I'm dealing with the results of some VCF files generated with exactSNP over BAM files made with subjunc aligner (all installed from Rsubread package) from a RNA-Seq project (made with HiSeq/TruSeq/mRNA only). Phred scores are the default (phred+33). The score scale of the FASTQ was detected as Sanger/Illumina-1.8.
Now, I want keep only the high quality variants with at least 2 supporting reads. I've tried this two filtering expressions:
vcf <- vcf[which(vcf@fixed$QUAL > 22 & !(vcf@info$SR %in% c(NA, '1'))), ]
And:
vcf <- vcf[which(vcf@fixed$QUAL > 22 & !(vcf@info$MM %in% c(NA, '1'))), ]
The first one simply get rid of all variants (empty CollapsedVCF as result). The second returns about 5% of the variants in the original file (which seems reasonable to me).
Can someone explain the difference between these two results?

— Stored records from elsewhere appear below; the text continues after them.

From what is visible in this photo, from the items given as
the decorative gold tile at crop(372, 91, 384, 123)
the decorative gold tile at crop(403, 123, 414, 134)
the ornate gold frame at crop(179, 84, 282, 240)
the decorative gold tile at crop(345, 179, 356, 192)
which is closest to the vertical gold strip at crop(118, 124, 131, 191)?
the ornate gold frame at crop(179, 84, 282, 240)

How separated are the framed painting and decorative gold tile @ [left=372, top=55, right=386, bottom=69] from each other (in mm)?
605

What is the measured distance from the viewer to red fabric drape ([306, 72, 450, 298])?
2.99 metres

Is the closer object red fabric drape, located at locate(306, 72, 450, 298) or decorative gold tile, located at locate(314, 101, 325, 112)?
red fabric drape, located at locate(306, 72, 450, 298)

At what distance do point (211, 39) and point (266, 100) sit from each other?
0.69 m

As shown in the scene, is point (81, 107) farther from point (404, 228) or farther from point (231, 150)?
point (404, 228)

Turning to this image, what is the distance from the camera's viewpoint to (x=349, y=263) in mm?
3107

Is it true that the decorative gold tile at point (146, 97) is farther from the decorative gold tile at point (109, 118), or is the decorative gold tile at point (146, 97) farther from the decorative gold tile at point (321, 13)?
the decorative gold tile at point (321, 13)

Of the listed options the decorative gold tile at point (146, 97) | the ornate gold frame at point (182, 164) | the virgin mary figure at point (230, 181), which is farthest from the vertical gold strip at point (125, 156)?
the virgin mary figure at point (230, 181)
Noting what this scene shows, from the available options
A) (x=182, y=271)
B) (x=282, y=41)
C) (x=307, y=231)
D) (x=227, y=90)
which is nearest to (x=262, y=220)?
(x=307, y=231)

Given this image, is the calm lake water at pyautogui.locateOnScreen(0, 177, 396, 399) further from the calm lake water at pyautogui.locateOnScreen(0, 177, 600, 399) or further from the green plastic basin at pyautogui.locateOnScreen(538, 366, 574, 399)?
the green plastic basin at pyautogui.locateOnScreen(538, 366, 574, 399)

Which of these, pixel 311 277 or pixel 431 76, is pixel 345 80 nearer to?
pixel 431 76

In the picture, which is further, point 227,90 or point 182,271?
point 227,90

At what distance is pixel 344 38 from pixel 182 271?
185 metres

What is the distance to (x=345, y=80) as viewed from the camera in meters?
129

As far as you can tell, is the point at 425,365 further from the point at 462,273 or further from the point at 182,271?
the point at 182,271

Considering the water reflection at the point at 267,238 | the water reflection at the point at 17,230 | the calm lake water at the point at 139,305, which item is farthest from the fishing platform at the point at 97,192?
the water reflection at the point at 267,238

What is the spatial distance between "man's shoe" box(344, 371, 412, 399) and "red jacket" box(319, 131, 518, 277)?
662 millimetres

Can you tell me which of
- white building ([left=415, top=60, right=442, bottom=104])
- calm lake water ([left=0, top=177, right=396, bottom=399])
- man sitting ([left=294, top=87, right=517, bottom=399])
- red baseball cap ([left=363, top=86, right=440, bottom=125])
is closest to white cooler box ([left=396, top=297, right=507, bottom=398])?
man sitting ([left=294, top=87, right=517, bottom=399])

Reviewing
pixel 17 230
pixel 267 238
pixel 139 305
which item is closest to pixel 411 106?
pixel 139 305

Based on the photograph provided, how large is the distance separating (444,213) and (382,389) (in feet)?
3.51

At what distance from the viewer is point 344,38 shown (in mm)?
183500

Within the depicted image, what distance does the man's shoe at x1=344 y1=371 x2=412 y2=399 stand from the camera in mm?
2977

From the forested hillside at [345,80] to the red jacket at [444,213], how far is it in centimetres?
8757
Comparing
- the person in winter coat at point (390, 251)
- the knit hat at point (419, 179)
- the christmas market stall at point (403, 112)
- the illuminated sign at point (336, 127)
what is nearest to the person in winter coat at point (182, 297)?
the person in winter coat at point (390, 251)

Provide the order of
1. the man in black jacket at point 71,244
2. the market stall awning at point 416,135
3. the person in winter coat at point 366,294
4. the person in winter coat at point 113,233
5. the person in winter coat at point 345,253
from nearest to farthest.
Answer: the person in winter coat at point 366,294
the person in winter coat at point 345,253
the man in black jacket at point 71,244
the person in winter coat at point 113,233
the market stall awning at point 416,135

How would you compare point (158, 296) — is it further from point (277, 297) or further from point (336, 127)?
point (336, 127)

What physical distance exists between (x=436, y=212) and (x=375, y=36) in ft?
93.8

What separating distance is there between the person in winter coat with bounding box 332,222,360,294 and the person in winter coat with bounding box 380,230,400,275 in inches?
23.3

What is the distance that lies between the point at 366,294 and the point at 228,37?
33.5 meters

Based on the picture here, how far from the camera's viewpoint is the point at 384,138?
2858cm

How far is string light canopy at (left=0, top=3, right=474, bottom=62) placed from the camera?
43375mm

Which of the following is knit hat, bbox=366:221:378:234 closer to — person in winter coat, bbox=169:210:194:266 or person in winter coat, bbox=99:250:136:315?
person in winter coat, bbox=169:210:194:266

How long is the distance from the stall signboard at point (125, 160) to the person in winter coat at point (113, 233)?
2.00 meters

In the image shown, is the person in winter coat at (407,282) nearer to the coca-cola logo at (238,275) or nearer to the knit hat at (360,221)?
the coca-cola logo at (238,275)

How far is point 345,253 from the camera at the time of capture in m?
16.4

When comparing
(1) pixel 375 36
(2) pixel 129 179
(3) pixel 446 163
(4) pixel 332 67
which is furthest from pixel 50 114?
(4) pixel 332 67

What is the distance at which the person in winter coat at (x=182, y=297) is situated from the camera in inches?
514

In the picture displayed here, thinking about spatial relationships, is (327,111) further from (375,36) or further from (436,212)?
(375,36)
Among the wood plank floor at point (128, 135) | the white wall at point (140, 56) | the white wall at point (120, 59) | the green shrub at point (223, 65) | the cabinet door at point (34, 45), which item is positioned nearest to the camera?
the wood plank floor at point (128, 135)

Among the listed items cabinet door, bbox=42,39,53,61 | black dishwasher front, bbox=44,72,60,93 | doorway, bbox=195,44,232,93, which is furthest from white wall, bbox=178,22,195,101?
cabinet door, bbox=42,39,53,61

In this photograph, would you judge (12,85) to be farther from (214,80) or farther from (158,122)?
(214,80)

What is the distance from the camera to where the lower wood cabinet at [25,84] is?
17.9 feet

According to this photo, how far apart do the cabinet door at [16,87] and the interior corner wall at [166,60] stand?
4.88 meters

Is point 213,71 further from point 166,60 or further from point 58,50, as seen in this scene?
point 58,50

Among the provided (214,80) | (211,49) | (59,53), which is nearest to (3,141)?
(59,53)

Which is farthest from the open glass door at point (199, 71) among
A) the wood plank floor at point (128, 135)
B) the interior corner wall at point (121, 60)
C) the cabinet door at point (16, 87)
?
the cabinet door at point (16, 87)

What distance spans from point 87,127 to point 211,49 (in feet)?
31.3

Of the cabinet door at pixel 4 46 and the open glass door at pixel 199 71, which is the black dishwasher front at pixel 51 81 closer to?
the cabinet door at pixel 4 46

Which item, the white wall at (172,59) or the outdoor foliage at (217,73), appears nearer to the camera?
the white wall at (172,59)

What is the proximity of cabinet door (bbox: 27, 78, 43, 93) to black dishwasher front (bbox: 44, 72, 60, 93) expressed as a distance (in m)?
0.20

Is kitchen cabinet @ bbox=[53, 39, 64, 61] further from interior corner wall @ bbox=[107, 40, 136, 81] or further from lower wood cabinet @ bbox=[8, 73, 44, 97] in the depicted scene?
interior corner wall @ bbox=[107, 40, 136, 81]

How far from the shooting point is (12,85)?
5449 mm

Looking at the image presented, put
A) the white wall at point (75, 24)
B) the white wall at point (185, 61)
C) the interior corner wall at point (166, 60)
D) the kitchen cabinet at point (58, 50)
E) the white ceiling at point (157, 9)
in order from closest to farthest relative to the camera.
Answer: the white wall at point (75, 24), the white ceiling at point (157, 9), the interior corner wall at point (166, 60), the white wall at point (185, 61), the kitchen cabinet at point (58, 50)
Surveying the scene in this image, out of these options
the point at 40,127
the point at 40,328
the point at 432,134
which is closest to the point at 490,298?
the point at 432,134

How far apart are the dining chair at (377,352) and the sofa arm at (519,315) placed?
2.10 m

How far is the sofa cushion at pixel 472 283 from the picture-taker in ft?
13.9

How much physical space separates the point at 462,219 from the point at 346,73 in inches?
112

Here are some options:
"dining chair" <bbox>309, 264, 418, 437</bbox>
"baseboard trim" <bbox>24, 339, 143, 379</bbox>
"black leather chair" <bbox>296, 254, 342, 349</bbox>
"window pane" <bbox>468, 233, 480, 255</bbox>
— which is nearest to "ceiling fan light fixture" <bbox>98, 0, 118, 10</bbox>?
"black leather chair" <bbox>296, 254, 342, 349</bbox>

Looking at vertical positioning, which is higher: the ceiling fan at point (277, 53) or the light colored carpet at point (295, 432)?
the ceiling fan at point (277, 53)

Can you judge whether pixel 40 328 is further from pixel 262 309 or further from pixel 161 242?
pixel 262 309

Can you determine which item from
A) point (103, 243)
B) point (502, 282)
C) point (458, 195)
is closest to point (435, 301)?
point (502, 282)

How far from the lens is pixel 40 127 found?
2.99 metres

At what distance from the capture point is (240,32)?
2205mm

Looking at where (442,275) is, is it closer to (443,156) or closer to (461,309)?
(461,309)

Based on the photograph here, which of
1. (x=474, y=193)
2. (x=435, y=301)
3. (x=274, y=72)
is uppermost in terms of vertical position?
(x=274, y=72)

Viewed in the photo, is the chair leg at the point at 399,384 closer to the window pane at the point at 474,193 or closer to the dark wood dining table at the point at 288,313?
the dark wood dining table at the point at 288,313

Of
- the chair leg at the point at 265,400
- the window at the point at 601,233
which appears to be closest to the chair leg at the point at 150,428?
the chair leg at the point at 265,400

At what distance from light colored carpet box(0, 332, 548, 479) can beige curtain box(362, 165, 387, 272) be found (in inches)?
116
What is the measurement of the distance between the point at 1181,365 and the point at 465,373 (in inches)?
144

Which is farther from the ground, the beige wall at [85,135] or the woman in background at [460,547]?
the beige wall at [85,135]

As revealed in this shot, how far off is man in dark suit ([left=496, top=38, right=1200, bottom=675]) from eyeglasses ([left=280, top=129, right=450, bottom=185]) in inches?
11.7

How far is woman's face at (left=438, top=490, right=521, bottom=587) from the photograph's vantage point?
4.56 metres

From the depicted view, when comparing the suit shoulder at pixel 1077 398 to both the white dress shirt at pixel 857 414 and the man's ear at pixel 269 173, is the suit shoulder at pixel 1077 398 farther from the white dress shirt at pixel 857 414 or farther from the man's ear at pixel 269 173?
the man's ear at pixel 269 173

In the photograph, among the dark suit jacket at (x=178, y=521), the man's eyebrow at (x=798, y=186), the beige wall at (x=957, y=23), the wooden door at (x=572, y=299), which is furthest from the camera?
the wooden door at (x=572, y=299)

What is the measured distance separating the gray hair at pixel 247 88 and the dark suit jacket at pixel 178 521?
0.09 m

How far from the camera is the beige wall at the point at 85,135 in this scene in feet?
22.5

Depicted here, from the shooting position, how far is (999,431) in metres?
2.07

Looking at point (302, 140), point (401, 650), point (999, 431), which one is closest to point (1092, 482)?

A suggestion on how to filter VCFs generated with subjunc/exactSNP is much welcome too.
My parameters were based on guidelines used by GATK pipelines. They suggest at least 2 supporting reads to call a SNPs as a good candidate. Your parameters work fine. But, as we are using these results for clinical investigation, a more stringent criteria seems appropriate. About indels, I'm treating the file generated by subjunc with this expression:
Why is SR field coded as char instead of int?
Thanks for pointing this out. We will change the 'SR' field to Integer type.
For your indel filtering, you should not use the 'QUAL' and 'DP' fields. See my explanation above.
For indels, I'm using the subjunc-generated indels file. The QUAL field there has other scale (I'm not sure exactly which scale, though). As we already had some independent clinical/laboratorial results, I've calibrated the parameters based on those previous findings. The expected indels were there. With SR > 2 those findings are filtered out. About SNPs, with QUAL > 20 and DP > 5 I've got pretty reasonable results. I confess I'm very satisfied with Rsubread/subread.